**Instructions for the task**
Copy the material from the line with "How far away is point" to the line with "5. the red sunburst spoke at (x=49, y=226)", substituting "gravel road" for "asphalt road" and leaving everything else unchanged.

==== Dataset records ====

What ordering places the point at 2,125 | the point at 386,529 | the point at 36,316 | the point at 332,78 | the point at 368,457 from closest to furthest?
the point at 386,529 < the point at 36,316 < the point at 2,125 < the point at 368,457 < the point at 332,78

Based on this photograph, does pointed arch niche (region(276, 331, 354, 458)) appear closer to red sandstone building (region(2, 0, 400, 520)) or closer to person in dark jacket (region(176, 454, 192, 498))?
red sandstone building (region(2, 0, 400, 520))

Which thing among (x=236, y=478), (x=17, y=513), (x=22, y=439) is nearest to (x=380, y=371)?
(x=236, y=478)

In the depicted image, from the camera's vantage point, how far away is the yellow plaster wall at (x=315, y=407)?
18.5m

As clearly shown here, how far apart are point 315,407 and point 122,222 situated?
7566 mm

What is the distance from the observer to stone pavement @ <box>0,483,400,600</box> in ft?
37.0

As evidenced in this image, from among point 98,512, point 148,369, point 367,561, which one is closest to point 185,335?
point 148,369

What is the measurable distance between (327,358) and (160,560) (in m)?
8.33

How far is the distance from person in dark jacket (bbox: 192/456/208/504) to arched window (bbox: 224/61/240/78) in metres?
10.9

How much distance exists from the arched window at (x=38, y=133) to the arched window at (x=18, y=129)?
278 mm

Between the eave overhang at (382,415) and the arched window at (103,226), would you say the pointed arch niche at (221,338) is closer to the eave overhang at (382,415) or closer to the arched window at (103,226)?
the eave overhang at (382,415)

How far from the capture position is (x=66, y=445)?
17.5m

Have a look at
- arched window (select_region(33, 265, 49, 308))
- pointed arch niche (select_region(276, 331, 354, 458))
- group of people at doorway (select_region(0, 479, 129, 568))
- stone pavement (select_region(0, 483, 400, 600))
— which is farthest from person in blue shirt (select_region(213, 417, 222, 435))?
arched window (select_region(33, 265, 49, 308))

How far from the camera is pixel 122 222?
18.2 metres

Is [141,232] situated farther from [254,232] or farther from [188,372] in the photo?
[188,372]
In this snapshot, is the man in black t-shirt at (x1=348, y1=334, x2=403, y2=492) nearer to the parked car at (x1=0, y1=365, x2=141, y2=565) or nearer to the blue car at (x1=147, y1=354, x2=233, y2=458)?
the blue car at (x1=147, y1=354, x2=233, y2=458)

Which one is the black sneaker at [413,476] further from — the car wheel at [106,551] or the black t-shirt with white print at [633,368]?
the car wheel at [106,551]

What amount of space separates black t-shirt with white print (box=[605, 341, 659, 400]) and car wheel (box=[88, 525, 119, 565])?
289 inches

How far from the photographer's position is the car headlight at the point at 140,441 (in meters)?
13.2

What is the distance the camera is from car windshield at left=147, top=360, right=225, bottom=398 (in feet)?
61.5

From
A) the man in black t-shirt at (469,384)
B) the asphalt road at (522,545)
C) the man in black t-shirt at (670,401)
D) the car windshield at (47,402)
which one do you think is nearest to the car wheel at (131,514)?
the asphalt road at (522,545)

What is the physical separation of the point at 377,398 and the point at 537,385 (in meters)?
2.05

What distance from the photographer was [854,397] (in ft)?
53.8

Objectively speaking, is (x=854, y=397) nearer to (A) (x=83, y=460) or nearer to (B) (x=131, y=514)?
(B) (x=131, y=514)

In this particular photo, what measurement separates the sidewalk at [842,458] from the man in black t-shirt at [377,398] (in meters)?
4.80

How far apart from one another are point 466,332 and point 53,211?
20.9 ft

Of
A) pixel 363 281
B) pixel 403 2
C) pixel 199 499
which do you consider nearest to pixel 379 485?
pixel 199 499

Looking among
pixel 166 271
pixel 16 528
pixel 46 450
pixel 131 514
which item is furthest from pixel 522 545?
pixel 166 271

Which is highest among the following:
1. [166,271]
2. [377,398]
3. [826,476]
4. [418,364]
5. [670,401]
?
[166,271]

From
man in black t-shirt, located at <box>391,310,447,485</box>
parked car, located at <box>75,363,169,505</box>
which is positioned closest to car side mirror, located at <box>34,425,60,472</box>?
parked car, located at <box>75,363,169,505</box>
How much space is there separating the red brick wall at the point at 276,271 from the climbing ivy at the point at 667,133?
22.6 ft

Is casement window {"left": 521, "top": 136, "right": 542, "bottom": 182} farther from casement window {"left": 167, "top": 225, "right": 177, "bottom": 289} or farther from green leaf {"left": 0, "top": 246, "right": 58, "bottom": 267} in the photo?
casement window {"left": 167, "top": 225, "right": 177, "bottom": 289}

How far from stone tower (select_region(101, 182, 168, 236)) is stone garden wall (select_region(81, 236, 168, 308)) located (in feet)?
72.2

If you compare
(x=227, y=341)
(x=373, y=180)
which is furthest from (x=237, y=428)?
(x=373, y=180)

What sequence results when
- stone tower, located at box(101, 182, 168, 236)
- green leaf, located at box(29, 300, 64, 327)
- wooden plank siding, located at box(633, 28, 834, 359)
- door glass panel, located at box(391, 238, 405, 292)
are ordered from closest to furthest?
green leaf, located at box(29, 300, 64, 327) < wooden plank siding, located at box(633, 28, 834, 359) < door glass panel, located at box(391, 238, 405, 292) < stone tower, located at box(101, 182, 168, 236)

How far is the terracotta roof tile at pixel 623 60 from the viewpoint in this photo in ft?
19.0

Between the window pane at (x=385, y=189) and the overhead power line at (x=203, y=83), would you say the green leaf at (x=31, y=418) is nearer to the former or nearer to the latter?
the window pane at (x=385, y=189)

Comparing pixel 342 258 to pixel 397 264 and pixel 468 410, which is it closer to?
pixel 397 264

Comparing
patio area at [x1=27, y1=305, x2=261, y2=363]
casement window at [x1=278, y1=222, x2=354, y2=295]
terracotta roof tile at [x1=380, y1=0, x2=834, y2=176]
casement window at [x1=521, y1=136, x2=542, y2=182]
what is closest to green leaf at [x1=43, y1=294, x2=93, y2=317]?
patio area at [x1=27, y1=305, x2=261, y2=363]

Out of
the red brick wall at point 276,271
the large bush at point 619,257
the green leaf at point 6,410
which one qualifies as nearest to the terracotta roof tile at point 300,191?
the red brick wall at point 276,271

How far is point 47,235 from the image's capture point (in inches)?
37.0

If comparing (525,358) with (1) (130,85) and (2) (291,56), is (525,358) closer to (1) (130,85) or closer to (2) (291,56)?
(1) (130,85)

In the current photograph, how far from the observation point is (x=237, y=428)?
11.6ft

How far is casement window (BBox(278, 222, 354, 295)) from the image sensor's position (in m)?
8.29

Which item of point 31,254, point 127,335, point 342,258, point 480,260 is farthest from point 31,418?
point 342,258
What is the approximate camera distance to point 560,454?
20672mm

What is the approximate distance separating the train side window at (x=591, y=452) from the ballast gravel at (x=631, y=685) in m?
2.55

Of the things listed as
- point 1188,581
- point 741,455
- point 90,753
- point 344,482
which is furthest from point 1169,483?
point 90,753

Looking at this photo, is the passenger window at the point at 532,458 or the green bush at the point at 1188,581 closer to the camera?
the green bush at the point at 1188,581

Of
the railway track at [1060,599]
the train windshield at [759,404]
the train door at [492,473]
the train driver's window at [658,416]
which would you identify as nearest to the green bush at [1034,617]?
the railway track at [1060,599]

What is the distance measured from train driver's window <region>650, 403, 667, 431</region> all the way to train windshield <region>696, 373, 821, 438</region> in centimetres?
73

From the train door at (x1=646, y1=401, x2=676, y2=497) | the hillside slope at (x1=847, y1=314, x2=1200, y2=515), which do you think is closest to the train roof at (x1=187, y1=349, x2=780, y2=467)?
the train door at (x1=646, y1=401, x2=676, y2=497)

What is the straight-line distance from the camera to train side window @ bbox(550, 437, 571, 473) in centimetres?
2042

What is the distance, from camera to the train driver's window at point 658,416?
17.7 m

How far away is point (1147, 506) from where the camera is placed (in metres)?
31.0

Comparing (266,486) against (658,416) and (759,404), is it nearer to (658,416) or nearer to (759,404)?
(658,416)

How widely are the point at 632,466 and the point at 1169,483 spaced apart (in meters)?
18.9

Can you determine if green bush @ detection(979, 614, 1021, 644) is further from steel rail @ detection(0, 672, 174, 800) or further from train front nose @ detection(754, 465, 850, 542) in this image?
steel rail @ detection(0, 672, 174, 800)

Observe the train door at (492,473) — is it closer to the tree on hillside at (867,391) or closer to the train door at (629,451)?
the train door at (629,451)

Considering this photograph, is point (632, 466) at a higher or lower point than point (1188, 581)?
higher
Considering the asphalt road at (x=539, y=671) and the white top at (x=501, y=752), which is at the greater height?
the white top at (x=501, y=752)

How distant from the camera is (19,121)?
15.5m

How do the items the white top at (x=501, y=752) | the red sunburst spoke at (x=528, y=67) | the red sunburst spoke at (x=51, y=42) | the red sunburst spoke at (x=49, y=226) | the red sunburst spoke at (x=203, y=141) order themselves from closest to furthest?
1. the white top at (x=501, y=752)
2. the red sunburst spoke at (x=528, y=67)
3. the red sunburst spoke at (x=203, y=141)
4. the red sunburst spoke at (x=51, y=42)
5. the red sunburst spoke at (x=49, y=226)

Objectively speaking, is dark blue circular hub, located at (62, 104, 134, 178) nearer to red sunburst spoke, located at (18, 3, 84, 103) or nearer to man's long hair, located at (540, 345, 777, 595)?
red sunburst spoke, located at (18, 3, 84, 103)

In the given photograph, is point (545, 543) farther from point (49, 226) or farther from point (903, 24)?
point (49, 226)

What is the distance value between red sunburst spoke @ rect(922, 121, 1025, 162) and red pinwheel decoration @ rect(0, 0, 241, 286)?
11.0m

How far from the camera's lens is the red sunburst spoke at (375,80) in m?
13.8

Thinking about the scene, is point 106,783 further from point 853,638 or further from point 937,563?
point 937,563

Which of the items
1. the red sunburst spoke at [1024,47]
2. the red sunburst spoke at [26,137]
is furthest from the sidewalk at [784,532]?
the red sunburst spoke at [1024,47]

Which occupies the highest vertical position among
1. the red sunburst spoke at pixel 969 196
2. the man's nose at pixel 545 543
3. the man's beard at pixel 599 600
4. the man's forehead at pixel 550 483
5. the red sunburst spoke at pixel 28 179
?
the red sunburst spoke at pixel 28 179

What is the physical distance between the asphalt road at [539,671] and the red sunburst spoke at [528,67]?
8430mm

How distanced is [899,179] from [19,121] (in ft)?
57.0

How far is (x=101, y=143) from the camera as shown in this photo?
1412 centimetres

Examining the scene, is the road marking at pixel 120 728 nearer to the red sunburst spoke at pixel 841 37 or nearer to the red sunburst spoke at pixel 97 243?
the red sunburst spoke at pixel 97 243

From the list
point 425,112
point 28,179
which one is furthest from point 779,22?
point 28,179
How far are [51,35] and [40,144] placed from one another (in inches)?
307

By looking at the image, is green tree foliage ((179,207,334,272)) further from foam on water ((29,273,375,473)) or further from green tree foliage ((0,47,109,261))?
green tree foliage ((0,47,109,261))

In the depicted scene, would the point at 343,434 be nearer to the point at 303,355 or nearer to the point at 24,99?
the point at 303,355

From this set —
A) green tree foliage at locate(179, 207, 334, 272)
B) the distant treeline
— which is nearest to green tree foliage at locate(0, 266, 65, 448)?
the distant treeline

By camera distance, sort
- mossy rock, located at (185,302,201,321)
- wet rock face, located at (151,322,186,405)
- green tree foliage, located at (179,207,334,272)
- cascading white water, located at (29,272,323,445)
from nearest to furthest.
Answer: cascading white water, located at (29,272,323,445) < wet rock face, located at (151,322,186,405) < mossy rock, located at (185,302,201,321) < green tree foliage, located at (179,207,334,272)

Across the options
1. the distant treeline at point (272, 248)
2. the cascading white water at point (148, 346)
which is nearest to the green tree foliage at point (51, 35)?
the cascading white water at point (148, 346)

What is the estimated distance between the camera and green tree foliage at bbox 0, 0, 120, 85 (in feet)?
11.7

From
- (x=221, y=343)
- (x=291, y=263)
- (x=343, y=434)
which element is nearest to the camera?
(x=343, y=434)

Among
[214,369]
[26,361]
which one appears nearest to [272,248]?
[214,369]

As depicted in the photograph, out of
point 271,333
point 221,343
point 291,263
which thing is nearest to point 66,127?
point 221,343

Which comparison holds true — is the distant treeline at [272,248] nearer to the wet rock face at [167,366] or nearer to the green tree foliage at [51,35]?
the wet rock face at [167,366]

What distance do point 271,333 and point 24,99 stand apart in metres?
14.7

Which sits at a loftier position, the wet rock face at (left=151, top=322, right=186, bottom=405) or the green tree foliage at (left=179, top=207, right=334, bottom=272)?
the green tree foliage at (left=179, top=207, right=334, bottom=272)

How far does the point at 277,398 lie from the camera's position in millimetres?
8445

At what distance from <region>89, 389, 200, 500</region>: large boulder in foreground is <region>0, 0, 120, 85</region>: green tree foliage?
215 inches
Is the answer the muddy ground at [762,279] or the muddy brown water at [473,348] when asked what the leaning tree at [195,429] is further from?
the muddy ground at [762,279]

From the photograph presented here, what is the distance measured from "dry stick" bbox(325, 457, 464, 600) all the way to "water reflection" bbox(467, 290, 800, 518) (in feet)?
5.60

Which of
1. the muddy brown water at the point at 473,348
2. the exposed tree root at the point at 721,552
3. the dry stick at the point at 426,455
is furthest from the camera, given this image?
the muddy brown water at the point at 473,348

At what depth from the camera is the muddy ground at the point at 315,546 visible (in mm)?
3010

====

**Task output**
How far away is point (1147, 506) from where the camera is placed (in metres)?
31.0

Comparing (266,486) against (658,416) and (759,404), is it nearer to (658,416) or nearer to (759,404)?
(658,416)

How widely are the point at 632,466 and the point at 1169,483 spaced apart (in meters)?
18.9

Can you determine if green bush @ detection(979, 614, 1021, 644) is further from steel rail @ detection(0, 672, 174, 800) or further from train front nose @ detection(754, 465, 850, 542) in this image?
steel rail @ detection(0, 672, 174, 800)

Observe the train door at (492,473) — is it closer to the tree on hillside at (867,391) or closer to the train door at (629,451)?
the train door at (629,451)

Considering this photograph, is point (632, 466) at a higher or lower point than point (1188, 581)?
higher
Considering the gravel road at (x=539, y=671) and the white top at (x=501, y=752), which is at the greater height?
the white top at (x=501, y=752)

How distant from the camera is (19,121)?
15.5m

How do the items the white top at (x=501, y=752) | the red sunburst spoke at (x=528, y=67) | the red sunburst spoke at (x=51, y=42) | the red sunburst spoke at (x=49, y=226) | the red sunburst spoke at (x=203, y=141) order themselves from closest to furthest?
1. the white top at (x=501, y=752)
2. the red sunburst spoke at (x=528, y=67)
3. the red sunburst spoke at (x=203, y=141)
4. the red sunburst spoke at (x=51, y=42)
5. the red sunburst spoke at (x=49, y=226)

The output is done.